Another rainstorm is hammering the Treadwell Woods. Heavy drops patter on the fallen cottonwood foliage and drip down the drooping remains of devil’s club leaves.  It is still better here than out on Sandy Beach where a stiff wind would drive the rain into our faces. That’s a little too much liquid sunshine for me. 

            As rain soaks into Aki’s grey curls, I wonder who came up with the term, “liquid sunshine.” Did they see rain as the anti-sunshine? They’d have a valid argument. Sunshine warms and dries. Rain just makes you cold and wet. But, like sunshine, it can make the yellowing woods sparkle. 

Just Passing Through Officer

Aki and I are walking along the verge of a highway that curves around Fritz Cove. I didn’t notice any cars have passing since we started. But one or two might have slipped by while we watched the seal. It hovered just off shore, not far from a scattering of deer bones on the beach. The seal gave us a long, sad stare, like a high school actress emoting loneliness in drama class. 

            It slips under the water, barely disturbing the surface. When it returns, it holds a deer bone in its mouth. Now it looks like a dog, wanting to play a game of fetch. When we move down the road, the seal disappears again. If we had stuck around, we might have been able to watch it snake onto the beach and grab another bone. 

            In a nearby spruce tree, a bald eagle screeches out a warning. It gives us a stern look that reminds me of the one saved by policemen for vagrants weighed down with burglary tools. When two other eagles return the screech, I take my hands from my pockets and affect an interest in something on the opposite side of the cove. A beam of sun has just powered through the cloud cover to light up the tips of spruce on an island, frosting the fall green trees with a thin layer of summer.

Following the Beaver’s Trail

Thunder Mountain still hides the sun when we approach Crystal Lake. Aki, who moved out in front a few minutes ago, turns her head to watch me peering through the lake mist. I can just make out a stand of yellowing cottonwood trees that line a marshy shore. On the lake a herd of canvasback ducks could be conferring over a map of their southern migration route and I wouldn’t be able to see them. 
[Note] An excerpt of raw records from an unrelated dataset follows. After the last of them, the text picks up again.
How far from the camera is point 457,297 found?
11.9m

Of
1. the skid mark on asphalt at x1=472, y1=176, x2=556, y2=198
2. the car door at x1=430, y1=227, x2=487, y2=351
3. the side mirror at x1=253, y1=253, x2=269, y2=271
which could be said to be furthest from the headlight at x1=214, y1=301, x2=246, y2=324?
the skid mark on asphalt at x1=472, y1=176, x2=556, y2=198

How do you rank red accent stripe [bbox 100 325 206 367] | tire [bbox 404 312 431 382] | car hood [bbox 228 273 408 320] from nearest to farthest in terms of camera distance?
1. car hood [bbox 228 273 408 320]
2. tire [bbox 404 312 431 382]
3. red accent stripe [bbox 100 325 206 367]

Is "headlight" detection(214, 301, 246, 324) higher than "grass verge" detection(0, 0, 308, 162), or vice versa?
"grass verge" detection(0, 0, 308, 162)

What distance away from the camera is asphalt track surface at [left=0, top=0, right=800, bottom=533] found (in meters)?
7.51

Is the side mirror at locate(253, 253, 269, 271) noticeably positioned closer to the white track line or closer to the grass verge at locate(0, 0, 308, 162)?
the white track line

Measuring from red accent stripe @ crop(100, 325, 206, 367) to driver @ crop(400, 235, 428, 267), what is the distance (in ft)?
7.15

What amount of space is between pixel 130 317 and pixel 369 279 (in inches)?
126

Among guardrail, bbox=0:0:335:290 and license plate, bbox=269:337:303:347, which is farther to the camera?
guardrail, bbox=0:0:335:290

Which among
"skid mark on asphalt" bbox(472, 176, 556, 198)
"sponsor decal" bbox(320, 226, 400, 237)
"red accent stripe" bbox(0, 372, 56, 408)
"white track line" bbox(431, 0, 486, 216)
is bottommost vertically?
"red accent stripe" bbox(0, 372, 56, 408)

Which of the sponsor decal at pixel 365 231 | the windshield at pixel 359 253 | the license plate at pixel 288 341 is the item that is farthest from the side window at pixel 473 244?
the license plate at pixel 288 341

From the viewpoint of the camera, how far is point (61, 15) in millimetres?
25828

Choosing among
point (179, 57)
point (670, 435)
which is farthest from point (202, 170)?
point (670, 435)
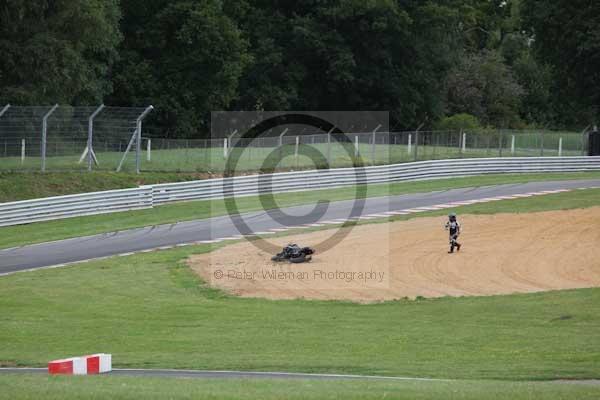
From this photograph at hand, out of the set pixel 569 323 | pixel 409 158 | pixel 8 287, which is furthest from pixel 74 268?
pixel 409 158

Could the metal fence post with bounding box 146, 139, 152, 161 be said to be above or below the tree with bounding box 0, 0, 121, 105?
below

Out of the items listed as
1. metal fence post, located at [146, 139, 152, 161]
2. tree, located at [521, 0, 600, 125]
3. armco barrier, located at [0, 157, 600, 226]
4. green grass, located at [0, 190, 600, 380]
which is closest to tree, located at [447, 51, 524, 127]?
tree, located at [521, 0, 600, 125]

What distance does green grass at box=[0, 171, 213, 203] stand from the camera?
33.8 m

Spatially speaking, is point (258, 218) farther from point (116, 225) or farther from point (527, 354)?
point (527, 354)

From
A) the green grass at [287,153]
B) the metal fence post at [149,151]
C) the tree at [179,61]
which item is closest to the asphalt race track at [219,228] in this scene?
the green grass at [287,153]

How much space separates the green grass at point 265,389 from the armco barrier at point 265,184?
69.7ft

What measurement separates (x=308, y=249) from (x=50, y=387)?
1481 centimetres

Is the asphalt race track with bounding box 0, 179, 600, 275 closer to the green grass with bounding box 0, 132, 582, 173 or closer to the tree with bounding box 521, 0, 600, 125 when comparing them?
the green grass with bounding box 0, 132, 582, 173

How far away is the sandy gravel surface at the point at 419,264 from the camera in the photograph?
74.4 ft

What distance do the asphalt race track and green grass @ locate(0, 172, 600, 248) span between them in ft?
2.53

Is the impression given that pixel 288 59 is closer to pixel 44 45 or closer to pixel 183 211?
pixel 44 45

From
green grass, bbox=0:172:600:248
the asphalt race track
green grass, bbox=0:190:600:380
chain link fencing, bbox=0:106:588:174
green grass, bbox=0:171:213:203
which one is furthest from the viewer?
green grass, bbox=0:171:213:203

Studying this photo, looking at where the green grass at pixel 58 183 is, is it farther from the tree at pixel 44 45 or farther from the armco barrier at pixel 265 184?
the tree at pixel 44 45

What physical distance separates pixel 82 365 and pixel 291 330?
17.5 ft
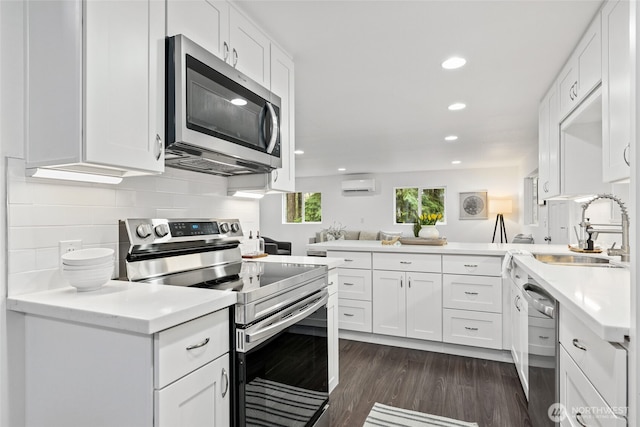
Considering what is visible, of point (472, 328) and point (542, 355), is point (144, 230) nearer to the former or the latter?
point (542, 355)

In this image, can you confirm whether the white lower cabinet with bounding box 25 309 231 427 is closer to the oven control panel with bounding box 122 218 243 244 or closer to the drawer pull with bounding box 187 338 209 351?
the drawer pull with bounding box 187 338 209 351

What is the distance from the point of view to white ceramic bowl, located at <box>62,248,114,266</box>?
3.94 feet

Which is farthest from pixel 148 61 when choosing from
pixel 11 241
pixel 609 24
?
pixel 609 24

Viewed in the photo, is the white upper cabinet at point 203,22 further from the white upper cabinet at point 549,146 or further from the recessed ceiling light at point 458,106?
the white upper cabinet at point 549,146

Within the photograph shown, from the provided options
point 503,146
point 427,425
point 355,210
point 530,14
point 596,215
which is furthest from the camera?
point 355,210

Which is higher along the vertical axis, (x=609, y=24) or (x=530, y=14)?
(x=530, y=14)

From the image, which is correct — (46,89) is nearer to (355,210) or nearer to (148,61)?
(148,61)

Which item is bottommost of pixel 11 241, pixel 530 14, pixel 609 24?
pixel 11 241

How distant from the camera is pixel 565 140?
2465mm

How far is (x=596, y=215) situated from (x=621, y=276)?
175cm

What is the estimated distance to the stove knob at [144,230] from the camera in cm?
154

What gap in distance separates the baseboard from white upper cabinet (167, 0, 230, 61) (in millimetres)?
2867

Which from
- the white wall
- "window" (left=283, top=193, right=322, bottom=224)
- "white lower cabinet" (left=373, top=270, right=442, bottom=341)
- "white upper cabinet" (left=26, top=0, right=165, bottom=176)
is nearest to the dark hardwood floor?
"white lower cabinet" (left=373, top=270, right=442, bottom=341)

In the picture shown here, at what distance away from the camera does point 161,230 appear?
1.63 meters
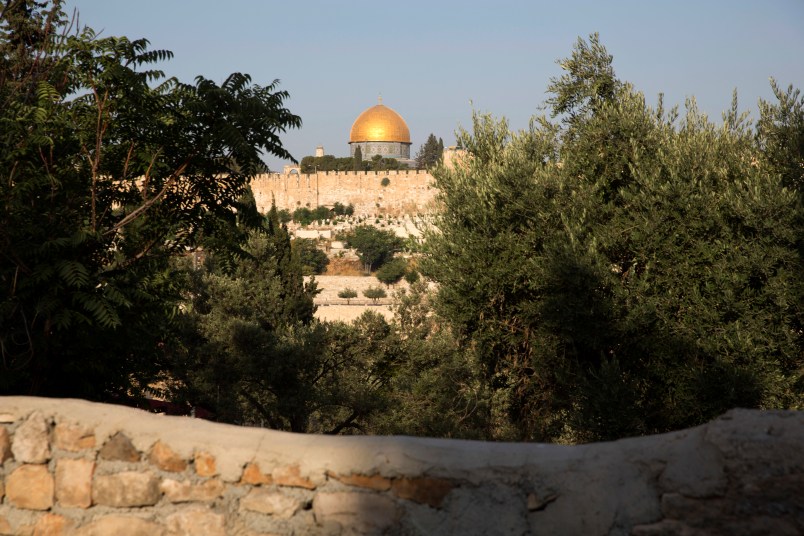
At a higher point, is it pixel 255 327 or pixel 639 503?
pixel 639 503

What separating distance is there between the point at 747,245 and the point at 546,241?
2324 mm

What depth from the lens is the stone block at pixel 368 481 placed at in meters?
2.42

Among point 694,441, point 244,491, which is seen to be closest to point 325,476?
point 244,491

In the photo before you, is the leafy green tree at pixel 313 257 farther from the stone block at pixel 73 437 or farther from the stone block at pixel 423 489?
the stone block at pixel 423 489

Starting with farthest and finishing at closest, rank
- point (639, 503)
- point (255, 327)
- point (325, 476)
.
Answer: point (255, 327)
point (325, 476)
point (639, 503)

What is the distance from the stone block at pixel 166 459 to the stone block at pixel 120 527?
0.68 ft

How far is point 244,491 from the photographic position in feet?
8.57

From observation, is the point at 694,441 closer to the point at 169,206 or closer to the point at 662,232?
the point at 169,206

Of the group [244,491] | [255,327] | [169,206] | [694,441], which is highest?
[169,206]

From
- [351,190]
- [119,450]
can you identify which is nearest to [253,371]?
[119,450]

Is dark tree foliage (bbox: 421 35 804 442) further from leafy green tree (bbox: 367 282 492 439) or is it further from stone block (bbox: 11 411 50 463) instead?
stone block (bbox: 11 411 50 463)

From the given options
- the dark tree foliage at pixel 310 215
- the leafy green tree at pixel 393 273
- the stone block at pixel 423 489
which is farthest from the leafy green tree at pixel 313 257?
the stone block at pixel 423 489

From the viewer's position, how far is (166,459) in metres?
2.72

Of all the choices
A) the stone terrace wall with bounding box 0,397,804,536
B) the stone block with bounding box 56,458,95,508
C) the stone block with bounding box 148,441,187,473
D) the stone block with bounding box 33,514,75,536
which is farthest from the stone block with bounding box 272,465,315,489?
the stone block with bounding box 33,514,75,536
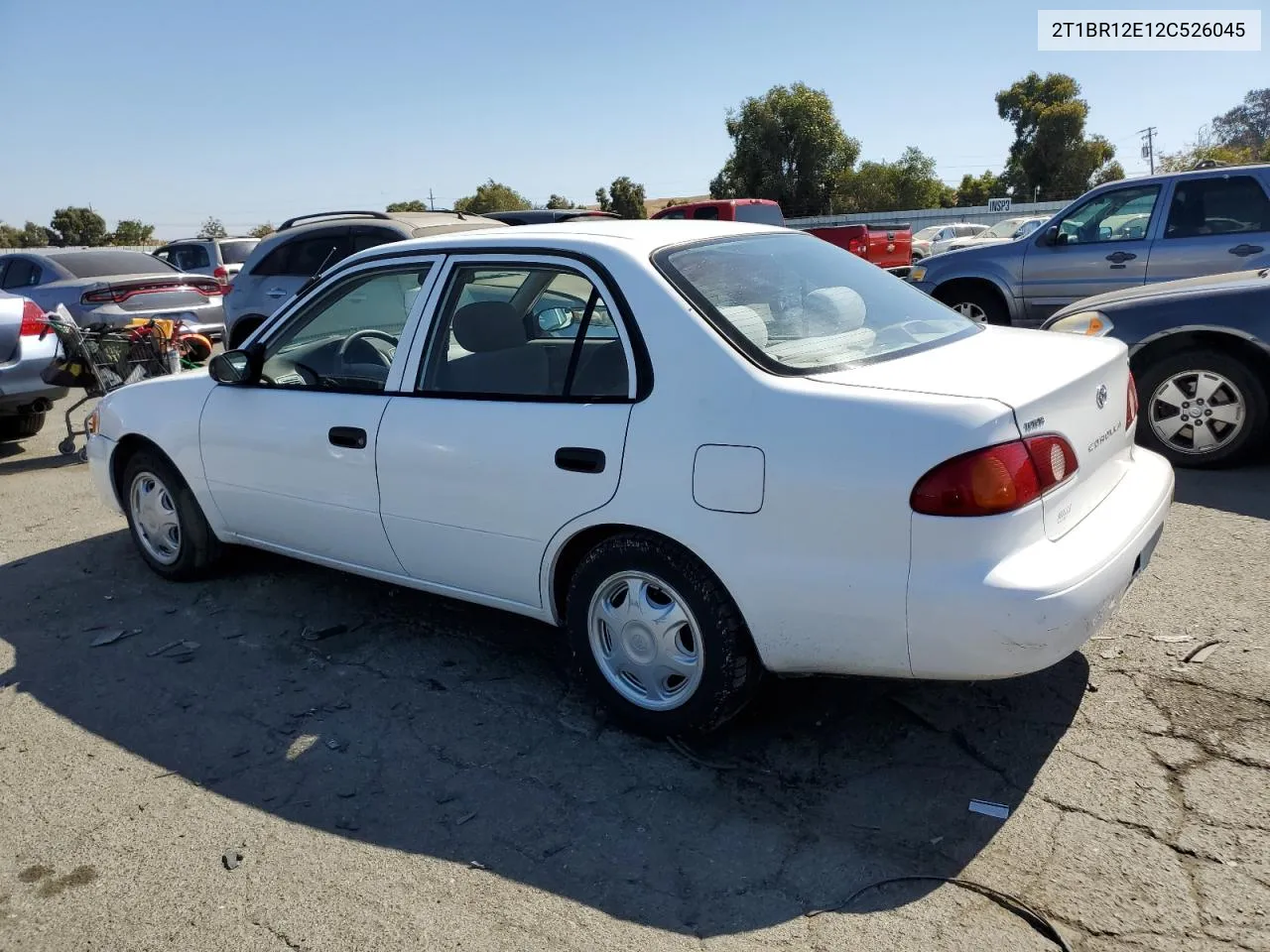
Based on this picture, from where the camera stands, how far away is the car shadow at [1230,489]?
5.36m

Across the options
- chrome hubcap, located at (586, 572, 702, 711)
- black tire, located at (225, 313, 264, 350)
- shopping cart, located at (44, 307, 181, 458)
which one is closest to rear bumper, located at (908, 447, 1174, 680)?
chrome hubcap, located at (586, 572, 702, 711)

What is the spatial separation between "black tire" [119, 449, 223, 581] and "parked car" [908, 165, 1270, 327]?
732 cm

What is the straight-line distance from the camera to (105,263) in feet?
40.4

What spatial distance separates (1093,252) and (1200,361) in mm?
3464

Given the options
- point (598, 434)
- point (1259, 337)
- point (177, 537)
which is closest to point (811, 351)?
point (598, 434)

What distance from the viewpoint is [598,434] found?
10.7 feet

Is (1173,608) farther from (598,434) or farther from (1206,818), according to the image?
(598,434)

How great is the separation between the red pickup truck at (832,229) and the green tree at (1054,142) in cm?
3264

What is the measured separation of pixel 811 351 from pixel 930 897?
1.61 metres

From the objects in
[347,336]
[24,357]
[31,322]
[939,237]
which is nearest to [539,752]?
[347,336]

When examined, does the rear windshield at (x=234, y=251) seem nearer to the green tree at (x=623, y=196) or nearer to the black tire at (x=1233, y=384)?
Answer: the black tire at (x=1233, y=384)

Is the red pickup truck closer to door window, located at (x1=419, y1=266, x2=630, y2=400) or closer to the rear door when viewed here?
the rear door

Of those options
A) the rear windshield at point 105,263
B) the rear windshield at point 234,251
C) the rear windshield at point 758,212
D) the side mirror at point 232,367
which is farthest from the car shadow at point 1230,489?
the rear windshield at point 234,251

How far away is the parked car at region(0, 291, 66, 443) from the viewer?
817 centimetres
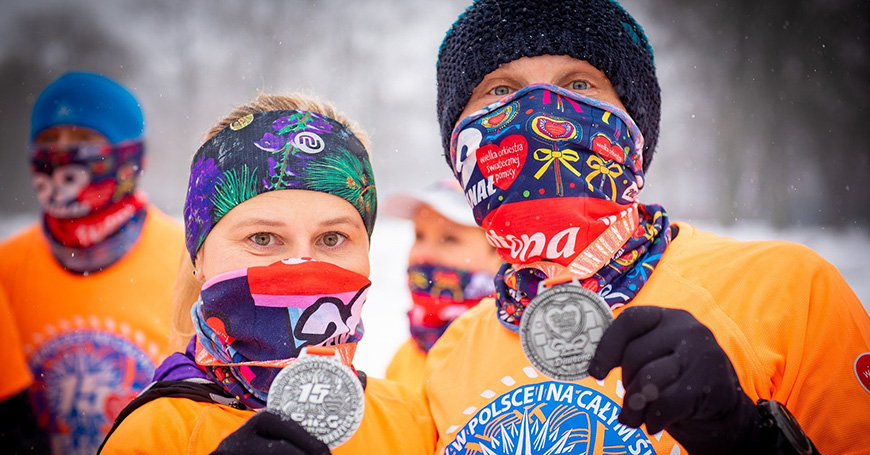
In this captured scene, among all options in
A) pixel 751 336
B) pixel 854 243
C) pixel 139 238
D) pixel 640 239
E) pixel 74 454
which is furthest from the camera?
pixel 854 243

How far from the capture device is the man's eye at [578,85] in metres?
2.43

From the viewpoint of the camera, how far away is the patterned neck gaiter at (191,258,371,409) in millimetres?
2090

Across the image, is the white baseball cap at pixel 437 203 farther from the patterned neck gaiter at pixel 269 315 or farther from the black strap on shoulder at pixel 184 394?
the black strap on shoulder at pixel 184 394

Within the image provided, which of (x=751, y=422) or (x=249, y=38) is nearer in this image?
(x=751, y=422)

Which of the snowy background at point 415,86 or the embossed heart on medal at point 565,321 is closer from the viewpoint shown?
the embossed heart on medal at point 565,321

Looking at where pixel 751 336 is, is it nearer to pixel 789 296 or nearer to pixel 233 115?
pixel 789 296

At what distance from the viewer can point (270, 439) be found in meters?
1.67

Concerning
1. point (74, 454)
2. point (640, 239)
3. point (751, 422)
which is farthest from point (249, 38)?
point (751, 422)

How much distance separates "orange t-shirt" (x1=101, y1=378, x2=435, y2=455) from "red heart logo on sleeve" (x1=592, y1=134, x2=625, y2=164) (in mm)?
1326

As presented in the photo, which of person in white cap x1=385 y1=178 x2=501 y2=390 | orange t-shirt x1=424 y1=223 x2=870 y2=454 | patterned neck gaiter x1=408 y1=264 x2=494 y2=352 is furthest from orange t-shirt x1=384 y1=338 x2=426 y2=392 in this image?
orange t-shirt x1=424 y1=223 x2=870 y2=454

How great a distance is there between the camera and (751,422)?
1.58m

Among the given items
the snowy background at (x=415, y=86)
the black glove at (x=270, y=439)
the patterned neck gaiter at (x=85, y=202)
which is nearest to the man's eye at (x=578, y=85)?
the black glove at (x=270, y=439)

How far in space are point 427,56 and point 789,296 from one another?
35.9 feet

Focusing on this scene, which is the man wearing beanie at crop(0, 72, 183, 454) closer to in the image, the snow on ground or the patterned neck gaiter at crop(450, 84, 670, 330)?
the patterned neck gaiter at crop(450, 84, 670, 330)
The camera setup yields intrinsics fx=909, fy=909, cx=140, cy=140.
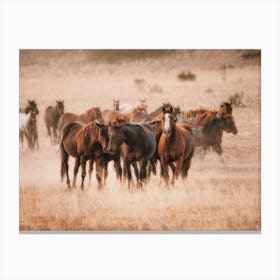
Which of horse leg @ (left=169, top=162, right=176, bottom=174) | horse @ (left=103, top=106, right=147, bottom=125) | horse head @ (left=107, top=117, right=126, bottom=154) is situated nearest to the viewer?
horse head @ (left=107, top=117, right=126, bottom=154)

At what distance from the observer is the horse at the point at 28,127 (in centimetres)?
1266

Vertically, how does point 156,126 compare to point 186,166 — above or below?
above

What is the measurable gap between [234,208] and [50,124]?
2.83 metres

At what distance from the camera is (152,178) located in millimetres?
12797

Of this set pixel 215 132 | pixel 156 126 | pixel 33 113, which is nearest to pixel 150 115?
pixel 156 126

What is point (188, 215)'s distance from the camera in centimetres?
1260

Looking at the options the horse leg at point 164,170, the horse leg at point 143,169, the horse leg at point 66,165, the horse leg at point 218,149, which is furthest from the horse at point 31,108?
the horse leg at point 218,149

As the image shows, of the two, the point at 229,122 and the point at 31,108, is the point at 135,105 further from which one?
the point at 31,108

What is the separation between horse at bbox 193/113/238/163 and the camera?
41.9 feet

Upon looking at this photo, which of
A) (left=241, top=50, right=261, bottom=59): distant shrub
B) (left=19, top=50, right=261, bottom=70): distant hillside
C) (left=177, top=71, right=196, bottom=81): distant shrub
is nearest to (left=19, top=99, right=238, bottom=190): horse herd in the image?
(left=177, top=71, right=196, bottom=81): distant shrub

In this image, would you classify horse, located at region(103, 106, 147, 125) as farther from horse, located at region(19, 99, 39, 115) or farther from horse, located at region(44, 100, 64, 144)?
horse, located at region(19, 99, 39, 115)

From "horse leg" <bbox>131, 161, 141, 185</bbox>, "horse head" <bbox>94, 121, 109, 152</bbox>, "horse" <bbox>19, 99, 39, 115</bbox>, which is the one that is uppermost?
"horse" <bbox>19, 99, 39, 115</bbox>

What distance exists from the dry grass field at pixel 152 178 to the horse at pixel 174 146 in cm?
14

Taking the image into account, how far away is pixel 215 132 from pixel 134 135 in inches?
45.3
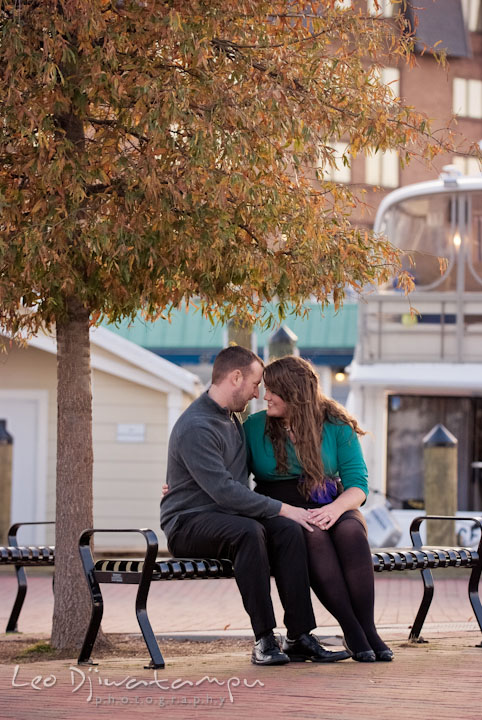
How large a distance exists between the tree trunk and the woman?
163 cm

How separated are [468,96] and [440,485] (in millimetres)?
31026

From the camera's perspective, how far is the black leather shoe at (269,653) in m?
5.72

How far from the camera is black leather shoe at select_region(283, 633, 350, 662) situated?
582 centimetres

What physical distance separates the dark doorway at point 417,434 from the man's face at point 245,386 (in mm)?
12646

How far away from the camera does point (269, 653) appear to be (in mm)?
5738

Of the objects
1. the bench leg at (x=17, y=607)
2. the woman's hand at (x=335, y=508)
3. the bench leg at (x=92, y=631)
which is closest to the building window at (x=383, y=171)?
the bench leg at (x=17, y=607)

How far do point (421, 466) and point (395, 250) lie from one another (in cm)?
1166

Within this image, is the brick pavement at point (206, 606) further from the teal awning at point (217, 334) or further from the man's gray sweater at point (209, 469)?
the teal awning at point (217, 334)

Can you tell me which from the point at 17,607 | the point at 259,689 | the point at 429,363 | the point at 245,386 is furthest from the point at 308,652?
the point at 429,363

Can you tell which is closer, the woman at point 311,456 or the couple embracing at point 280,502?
the couple embracing at point 280,502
            Feeling Aki’s impatience, I follow her toward the beaver village at the opposite end of the lake. The sun catches us just before we reach the village, it’s reflection in the water looking like a narrow spotlight being eased above the mountain’s silhouette. The sudden blast of sunlight destroys the lake mist and deepens the fall colors. It makes Mt. Stroller White stand out against the blue sky. 

            I want to take a trail through the Troll Woods pioneered by tree cutting beavers. It winds around three small lakes before returning its users to Crystal Lake. Aki, who loves beaver scent, is already trotting down it. I hesitate, thinking about the Forest Service sign posted at the trailhead. It warns walkers to beware of the local bears, who have a recent history of hostile interactions with dogs. 

            I table my concerns and follow the little dog. The trail she selected leads away from salmon streams and into an area that would offer little to a hungry bear.